--- START ---

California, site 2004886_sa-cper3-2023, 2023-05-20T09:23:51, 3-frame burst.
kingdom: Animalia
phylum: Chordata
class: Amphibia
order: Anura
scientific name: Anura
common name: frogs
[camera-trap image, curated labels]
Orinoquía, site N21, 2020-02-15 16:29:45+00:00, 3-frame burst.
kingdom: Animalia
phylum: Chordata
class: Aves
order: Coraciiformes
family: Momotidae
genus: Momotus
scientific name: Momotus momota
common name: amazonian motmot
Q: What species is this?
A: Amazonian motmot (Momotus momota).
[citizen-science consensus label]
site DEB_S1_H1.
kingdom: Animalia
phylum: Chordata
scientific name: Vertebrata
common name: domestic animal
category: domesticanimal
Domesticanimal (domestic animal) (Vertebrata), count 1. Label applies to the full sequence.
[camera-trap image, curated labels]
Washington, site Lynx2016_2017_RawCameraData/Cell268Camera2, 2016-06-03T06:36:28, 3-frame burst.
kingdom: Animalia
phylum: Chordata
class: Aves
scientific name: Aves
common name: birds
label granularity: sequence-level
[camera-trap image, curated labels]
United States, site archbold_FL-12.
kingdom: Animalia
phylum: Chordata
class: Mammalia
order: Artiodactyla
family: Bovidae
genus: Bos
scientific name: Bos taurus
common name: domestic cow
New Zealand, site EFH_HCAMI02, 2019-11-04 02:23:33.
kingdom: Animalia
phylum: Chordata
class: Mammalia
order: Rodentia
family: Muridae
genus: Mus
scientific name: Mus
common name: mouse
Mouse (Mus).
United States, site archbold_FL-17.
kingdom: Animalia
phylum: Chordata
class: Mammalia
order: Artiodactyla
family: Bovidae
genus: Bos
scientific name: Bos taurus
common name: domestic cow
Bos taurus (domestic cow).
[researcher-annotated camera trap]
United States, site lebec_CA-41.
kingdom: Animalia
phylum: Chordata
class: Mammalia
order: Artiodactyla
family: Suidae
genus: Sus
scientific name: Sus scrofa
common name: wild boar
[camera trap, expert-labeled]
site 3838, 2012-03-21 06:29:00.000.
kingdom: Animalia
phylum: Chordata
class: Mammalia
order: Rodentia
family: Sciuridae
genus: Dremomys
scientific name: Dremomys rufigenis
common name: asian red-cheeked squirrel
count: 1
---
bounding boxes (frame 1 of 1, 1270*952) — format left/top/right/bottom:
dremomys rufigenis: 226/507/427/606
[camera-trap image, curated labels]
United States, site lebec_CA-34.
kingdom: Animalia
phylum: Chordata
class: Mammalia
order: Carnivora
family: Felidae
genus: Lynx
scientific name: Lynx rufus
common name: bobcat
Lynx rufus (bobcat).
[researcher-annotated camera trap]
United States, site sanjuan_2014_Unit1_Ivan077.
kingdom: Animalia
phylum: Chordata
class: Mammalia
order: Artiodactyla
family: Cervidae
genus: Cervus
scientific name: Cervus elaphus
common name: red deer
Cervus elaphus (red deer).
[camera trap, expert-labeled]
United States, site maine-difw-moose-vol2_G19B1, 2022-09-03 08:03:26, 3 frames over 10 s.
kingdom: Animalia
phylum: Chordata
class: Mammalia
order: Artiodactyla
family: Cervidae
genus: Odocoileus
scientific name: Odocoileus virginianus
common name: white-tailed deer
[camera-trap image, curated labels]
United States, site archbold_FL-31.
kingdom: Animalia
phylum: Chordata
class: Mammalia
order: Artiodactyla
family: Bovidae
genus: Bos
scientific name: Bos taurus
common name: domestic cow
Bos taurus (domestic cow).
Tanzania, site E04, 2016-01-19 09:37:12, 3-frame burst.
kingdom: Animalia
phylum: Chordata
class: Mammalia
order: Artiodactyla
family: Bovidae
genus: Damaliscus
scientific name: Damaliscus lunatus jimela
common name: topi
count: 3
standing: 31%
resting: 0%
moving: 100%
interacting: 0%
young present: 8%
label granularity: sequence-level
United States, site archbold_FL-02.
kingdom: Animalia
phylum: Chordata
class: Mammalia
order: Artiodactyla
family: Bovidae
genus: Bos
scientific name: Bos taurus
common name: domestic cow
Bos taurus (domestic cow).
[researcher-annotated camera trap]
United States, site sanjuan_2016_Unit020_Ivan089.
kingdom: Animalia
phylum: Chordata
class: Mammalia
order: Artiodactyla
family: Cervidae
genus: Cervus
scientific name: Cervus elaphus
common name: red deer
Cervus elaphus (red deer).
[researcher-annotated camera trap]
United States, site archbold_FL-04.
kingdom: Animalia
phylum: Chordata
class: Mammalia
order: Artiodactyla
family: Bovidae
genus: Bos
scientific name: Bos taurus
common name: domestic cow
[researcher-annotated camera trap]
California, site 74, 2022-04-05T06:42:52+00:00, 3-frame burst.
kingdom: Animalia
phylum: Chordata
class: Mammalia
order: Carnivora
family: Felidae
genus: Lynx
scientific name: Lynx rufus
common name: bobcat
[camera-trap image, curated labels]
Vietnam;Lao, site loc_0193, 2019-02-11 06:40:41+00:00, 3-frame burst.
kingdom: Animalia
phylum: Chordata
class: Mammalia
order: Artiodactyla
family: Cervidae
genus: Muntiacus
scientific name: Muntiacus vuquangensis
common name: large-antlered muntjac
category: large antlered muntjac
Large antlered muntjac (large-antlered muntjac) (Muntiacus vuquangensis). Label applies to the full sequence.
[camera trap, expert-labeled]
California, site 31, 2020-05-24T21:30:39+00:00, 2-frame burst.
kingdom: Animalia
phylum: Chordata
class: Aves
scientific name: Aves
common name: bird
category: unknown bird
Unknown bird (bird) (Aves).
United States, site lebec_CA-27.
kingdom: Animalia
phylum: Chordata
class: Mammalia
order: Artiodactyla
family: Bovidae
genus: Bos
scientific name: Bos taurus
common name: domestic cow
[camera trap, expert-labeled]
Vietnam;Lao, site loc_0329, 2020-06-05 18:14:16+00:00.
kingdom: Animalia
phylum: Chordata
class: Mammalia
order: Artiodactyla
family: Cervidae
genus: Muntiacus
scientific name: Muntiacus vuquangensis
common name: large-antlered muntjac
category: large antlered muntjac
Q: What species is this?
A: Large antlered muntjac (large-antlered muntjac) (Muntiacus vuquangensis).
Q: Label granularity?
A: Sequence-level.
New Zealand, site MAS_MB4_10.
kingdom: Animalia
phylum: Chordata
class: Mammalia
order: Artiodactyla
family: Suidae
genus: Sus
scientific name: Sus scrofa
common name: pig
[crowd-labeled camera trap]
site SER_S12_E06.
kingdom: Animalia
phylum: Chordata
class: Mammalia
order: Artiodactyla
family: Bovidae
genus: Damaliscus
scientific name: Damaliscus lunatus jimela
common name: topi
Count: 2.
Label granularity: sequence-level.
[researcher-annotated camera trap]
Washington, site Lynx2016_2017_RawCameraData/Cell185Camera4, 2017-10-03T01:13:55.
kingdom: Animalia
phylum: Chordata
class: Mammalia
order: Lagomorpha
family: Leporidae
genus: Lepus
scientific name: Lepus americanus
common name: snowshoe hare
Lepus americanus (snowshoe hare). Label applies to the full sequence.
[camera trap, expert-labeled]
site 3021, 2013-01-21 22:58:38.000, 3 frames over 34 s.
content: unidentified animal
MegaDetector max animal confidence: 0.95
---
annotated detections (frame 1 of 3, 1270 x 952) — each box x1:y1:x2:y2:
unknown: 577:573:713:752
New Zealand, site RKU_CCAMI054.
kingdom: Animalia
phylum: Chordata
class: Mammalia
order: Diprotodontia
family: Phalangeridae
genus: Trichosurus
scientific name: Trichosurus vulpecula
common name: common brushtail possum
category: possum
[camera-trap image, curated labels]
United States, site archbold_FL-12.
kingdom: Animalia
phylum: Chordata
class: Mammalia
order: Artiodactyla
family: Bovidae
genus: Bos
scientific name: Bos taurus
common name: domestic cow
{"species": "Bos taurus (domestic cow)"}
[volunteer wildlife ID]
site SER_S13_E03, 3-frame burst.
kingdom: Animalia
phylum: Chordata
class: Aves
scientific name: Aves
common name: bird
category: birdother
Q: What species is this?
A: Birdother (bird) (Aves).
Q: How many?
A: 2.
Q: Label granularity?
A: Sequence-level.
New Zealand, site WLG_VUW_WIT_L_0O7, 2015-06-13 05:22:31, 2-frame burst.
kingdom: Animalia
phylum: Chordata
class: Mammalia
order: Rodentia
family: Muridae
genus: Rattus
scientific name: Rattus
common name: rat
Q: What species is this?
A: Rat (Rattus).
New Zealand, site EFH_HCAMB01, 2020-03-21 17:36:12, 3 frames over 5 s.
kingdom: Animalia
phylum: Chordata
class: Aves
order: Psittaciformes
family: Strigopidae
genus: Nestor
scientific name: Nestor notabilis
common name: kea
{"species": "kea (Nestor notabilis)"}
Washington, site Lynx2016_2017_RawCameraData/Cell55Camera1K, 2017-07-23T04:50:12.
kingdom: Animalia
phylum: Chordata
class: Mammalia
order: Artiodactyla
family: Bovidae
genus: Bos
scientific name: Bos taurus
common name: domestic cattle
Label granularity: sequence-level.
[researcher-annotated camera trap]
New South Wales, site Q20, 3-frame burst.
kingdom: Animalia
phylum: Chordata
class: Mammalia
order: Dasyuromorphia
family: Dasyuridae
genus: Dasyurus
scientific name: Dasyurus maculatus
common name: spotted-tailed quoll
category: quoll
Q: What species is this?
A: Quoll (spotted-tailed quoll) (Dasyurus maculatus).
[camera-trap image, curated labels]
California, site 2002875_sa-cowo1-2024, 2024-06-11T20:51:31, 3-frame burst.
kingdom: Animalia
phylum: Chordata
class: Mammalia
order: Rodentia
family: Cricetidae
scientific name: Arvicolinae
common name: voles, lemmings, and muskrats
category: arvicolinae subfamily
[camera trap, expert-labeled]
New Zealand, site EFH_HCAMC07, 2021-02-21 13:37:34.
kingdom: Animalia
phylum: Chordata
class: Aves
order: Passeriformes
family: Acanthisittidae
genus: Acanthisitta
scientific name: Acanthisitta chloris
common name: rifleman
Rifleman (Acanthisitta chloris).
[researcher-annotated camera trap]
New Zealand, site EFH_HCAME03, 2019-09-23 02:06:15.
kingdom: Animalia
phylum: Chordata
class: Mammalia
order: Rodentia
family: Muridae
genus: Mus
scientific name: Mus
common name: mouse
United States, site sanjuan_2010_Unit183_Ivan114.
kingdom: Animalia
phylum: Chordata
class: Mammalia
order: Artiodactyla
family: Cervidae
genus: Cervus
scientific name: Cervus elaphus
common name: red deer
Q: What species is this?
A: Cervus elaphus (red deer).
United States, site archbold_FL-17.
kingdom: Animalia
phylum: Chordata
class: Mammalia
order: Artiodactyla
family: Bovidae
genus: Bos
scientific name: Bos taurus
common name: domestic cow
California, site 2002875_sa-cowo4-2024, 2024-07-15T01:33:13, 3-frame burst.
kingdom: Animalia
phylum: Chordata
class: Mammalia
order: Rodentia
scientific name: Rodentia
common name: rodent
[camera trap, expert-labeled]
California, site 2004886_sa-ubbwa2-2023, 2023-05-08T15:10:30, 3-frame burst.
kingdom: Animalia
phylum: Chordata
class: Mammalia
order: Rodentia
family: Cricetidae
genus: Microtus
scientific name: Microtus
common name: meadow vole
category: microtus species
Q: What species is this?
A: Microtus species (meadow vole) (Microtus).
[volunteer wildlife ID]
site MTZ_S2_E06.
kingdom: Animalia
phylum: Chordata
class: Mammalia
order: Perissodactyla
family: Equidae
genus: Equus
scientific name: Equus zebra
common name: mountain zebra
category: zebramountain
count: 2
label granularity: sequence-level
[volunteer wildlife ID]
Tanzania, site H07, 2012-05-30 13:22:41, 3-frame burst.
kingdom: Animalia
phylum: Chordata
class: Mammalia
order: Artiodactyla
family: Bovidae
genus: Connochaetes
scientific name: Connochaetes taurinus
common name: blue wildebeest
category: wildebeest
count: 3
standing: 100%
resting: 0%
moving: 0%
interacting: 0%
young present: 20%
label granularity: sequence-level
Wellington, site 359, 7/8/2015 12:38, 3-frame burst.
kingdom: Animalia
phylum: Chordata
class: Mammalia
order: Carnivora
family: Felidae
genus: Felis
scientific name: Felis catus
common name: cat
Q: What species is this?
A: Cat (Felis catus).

--- END ---

- [About this exercise]
All that belongs in the answer is the run of lines above from the line containing "scientific name: Equus zebra" through the line containing "common name: blue wildebeest", exactly as written.

- [Answer to this exercise]
scientific name: Equus zebra
common name: mountain zebra
category: zebramountain
count: 2
label granularity: sequence-level
[volunteer wildlife ID]
Tanzania, site H07, 2012-05-30 13:22:41, 3-frame burst.
kingdom: Animalia
phylum: Chordata
class: Mammalia
order: Artiodactyla
family: Bovidae
genus: Connochaetes
scientific name: Connochaetes taurinus
common name: blue wildebeest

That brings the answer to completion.